Written request a: Rewrite the part of the post about the pet rat starting with "Once she got" and going on through "everyone was scared.", with "hamster" replaced by "gerbil".

Supplied passage:
## start
Okay, that was your format, but background is we got her as a baby. I used to shelter small and pocket pets, and knew most rats were good, smart, and gentle. She was so shy and fearful though we had to work hard to get her to even respond to us without running off. We even traveled with her, afraid that if we left her at home with a petsitter last summer she'd for sure never come out when we were around!

Once she got over her fear, she went through an almost vicious stage, attacking the cage bars, etc. Everyone says that happens if you feed them through the cage bars. But we never did that.

She finally got ahold of my thumb one day and bit right through my nail!!! My son saw it (she was originally his rat - he has successfully had a hamster before her and we are big pet people) and was so terrified she was removed from his room. Then she got ahold of the dogs nose once, and that was it, everyone was scared.

We have moved her into our laundry room, where our dogs sleep at night (she's up high enough where they can't bother her, yet hopefully their presence calms her as a social animal), and me and my husband have spent much through the cage time with her, feeding her, talking gently to her, etc over the past few months. She seems to enjoy us now, and will take food calmly and gently through the cage bars (which everyone says not to do, but it was the only way to get food into the cage at one point, and actually it calmed her down), and also other items, like paper towels and boxes, etc, to chew and play with. She has stopped her lunge-ing and stuff too. But in reality, we are too afraid to move to the next step-hands in or on her - and its just not fair to her. She needs experienced rat people.
## end
Written request b: Copy the rows exactly, starting with the line with "lifesavers -> box" and going on through the line with "top-left (116, 274), bottom-right (147, 321)".

Input rows:
## start
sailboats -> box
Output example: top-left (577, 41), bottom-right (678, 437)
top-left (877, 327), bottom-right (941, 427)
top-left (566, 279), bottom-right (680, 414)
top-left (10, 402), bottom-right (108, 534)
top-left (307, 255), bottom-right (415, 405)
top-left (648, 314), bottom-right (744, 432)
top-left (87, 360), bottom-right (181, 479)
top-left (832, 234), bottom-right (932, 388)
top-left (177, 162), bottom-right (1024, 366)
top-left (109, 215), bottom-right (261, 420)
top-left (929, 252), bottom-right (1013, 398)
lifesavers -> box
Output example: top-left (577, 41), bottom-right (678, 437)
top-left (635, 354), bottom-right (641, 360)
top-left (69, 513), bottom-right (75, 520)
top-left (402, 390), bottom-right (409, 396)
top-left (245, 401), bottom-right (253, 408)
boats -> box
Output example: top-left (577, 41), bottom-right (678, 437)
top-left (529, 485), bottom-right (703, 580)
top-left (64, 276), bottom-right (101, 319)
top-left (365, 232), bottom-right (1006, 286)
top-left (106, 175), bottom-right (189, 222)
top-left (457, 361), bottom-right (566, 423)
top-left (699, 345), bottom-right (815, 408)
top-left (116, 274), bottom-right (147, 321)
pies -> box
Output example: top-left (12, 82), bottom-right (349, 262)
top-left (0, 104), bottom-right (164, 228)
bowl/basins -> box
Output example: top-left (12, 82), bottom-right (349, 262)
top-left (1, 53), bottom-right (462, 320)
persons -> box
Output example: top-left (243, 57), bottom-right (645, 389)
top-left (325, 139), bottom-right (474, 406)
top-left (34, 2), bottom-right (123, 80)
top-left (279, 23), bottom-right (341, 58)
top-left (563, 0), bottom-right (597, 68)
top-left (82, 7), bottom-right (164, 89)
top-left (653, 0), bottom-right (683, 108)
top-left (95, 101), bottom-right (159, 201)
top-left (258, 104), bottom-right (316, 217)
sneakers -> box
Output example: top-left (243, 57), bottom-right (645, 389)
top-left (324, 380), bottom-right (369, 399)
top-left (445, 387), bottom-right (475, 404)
## end
Problem solution a:
Once she got over her fear, she went through an almost vicious stage, attacking the cage bars, etc. Everyone says that happens if you feed them through the cage bars. But we never did that.

She finally got ahold of my thumb one day and bit right through my nail!!! My son saw it (she was originally his rat - he has successfully had a gerbil before her and we are big pet people) and was so terrified she was removed from his room. Then she got ahold of the dogs nose once, and that was it, everyone was scared.

Problem solution b:
lifesavers -> box
Output example: top-left (577, 41), bottom-right (678, 437)
top-left (635, 354), bottom-right (641, 360)
top-left (69, 513), bottom-right (75, 520)
top-left (402, 390), bottom-right (409, 396)
top-left (245, 401), bottom-right (253, 408)
boats -> box
Output example: top-left (577, 41), bottom-right (678, 437)
top-left (529, 485), bottom-right (703, 580)
top-left (64, 276), bottom-right (101, 319)
top-left (365, 232), bottom-right (1006, 286)
top-left (106, 175), bottom-right (189, 222)
top-left (457, 361), bottom-right (566, 423)
top-left (699, 345), bottom-right (815, 408)
top-left (116, 274), bottom-right (147, 321)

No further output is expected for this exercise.